Alas, Vandermeer never fashions a crown for his crown jewels. Expect an Ambergris any fuller or richer than that glimpsed in the five main short tales? Expect to be disappointed.
But those short gems do gleam in the darkness, and for them Vandermeer merits a chance. I have written already of "The Cage". "The Transformation of Martin Lake", about the strange life and stranger death of the prolific and powerful Ambergrisian composer Voss Bender, reminded me quite a bit of Stanley Kubrick's "Eyes Wide Shut": it is all about secret assignations, and night-haunted fog-shrouded alleyways, and dead men telling no tales.
Then there is there is the apocalyptic "Dradin in Love", which is all about madness and obsession and disease and death, and the short and deadly "Learning to Leave the Flesh". The moral of both tales, if there is one, seems to be to avoid talking to strange dwarves with tattoos. The nasty "In the Hours After Death" brings an entirely new meaning to the phrase "dead on his feet". All of them are masterpieces of excellent storytelling: all of them leave the reader begging for more. All reek of ancient horror, of all too finite and feeble human lives, and of melancholy and madness, in equal doses.
Why couldn't Vandermeer have worked this kind of magic over the course of a book, in which these stories really do interweave and suggest something larger---rather than merely cleverly self-referencing?
The book also suffers from preciousness in presentation: like most collages, the book uses physical gimmicks as an alternative to cohesive storytelling. Alexandre Dumas used the power of his words alone to tell the tale. J.R.R. Tolkien aided his story merely with a map.
Vandermeer, by contrast, needs the aid, presumably, of a full-time graphics SWAT team: "City" uses dozens of fonts and typesets, encryption, baroque chapter heads, all manner of squidy illustrations. This is not storytelling, it's graphic design.
"The Early History of the City of Ambergris" is a prime example of padding which could have served its purpose of unifying the five tales---but instead makes a point of using a war-fleet of footnotes and teensy tinsey marginalia to assault the reader's eyeballs. Ugh. And please, don't get me started on "The Strange Case of X", in which the author unforgivably inserts himself into his own creation like some sci-fi version of Woody Allen.
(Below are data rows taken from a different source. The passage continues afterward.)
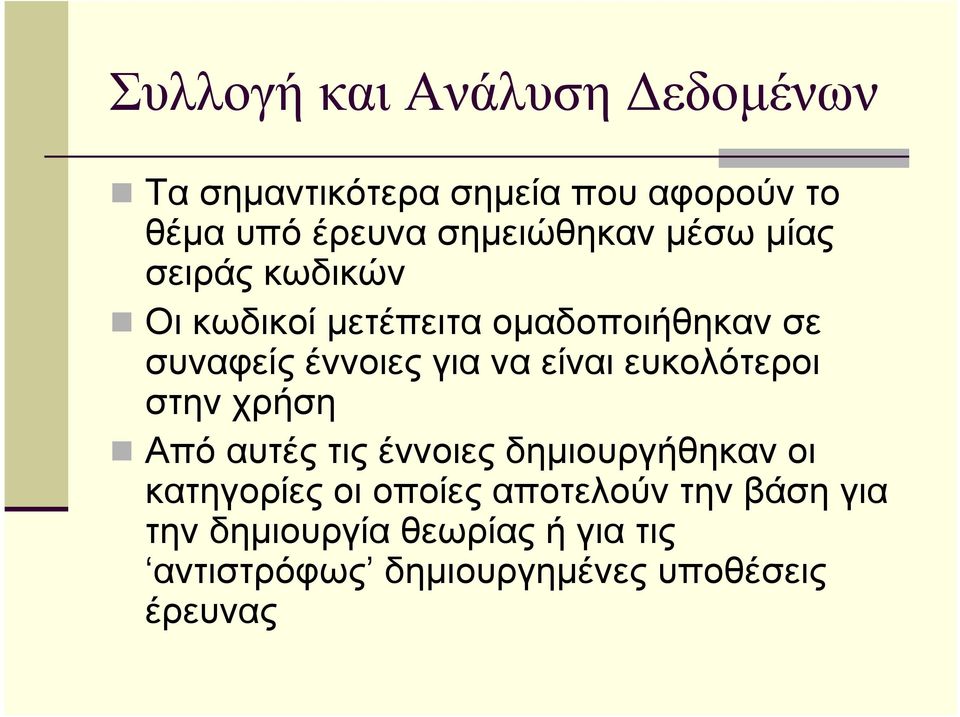 Συλλογή και Ανάλυση Δεδομένων

Τα σημαντικότερα σημεία που αφορούν το θέμα υπό έρευνα σημειώθηκαν μέσω μίας σειράς κωδικών

Οι κωδικοί μετέπειτα ομαδοποιήθηκαν σε συναφείς έννοιες για να είναι ευκολότεροι στην χρήση

Από αυτές τις έννοιες δημιουργήθηκαν οι κατηγορίες οι οποίες αποτελούν την βάση για την δημιουργία θεωρίας ή για τις ‘αντιστρόφως’ δημιουργημένες υποθέσεις έρευνας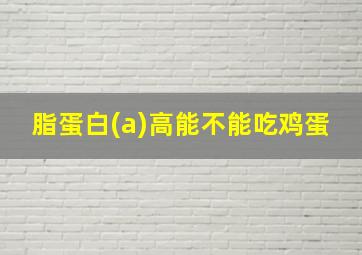 脂蛋白(a)高能不能吃鸡蛋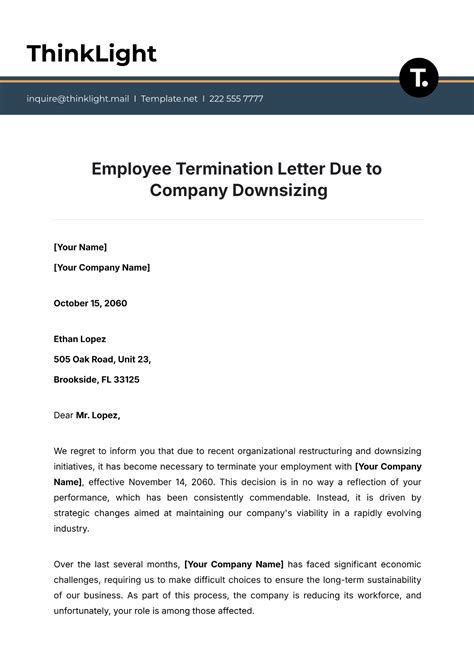 ThinkLight

T.

inquire@thinklight.mail | Template.net | 222 555 7777

Employee Termination Letter Due to Company Downsizing

[Your Name]

[Your Company Name]

October 15, 2060

Ethan Lopez

505 Oak Road, Unit 23,

Brookside, FL 33125

Dear Mr. Lopez,

We regret to inform you that due to recent organizational restructuring and downsizing initiatives, it has become necessary to terminate your employment with [Your Company Name], effective November 14, 2060. This decision is in no way a reflection of your performance, which has been consistently commendable. Instead, it is driven by strategic changes aimed at maintaining our company's viability in a rapidly evolving industry.

Over the last several months, [Your Company Name] has faced significant economic challenges, requiring us to make difficult choices to ensure the long-term sustainability of our business. As part of this process, the company is reducing its workforce, and unfortunately, your role is among those affected.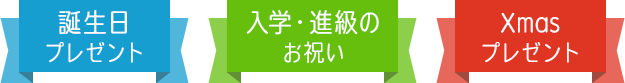 誕生日
プレゼント

入学・進級の
お祝い

Xmas
プレゼント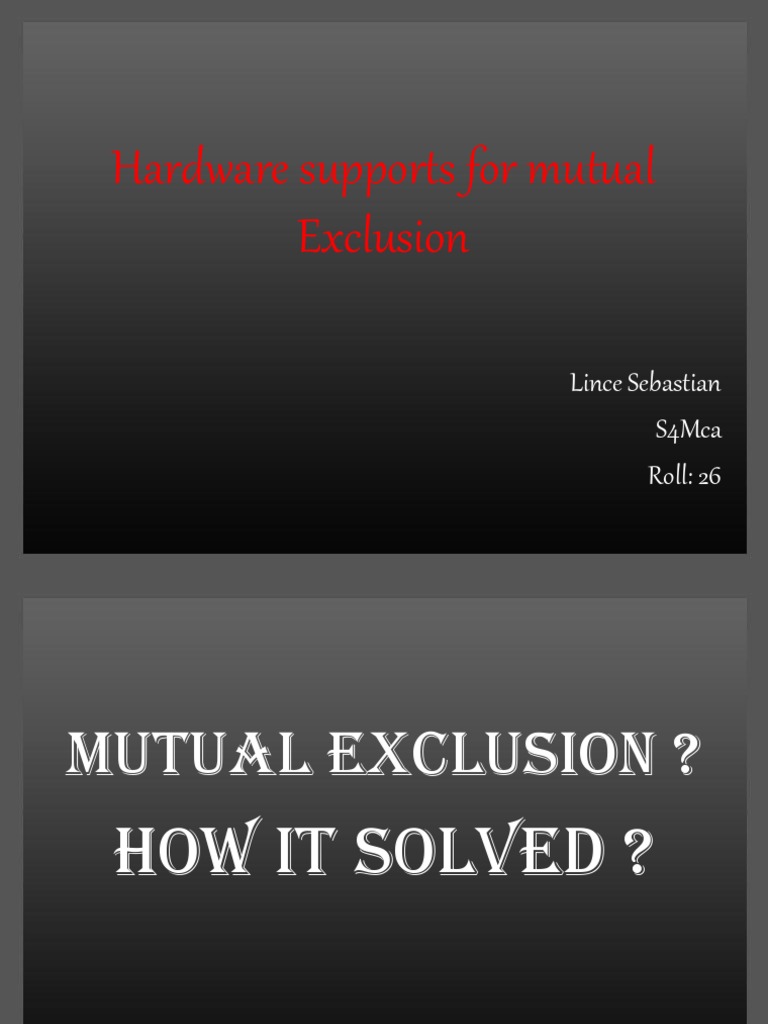 Hardware supports for mutual Exclusion

Lince Sebastian
S4Mca
Roll: 26

MUTUAL EXCLUSION ?
HOW IT SOLVED ?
Worse, Ambergris itself is largely a clone of Byzantium (modern day Istanbul): a chaotic pastiche transplanted out of space and time to the "River Moth", cobbled together of place-names and battle-sites and historical figures Vandermeer has intellectually grave-robbed from the tomb of Byzantine Imperial history. When Conan creator Robert E. Howard was creating his absorbing, living, breathing *world* of Hyperborea and cobbled together or corrupted the names of actual kings and kingdoms of antiquity, he was called a hack. In our less demanding age, Vandermeer does this and is called "brilliant".
Recommended, though, if only for these wondrous little short nuggets of terror and melancholy nearly buried in the offal of the overall book. The little glimpses we see of an Ambergris---the fungal growths, the constant patter of rain on Albumuth Boulevard, the grisly and carnal orgies that accompany the Greater Festival of the Freshwater Squid each year, the menacing Grey Caps---all of these things make me wish Vandermeer had been more ambitious, and truly wrestled with his creation to give us a living, breathing city.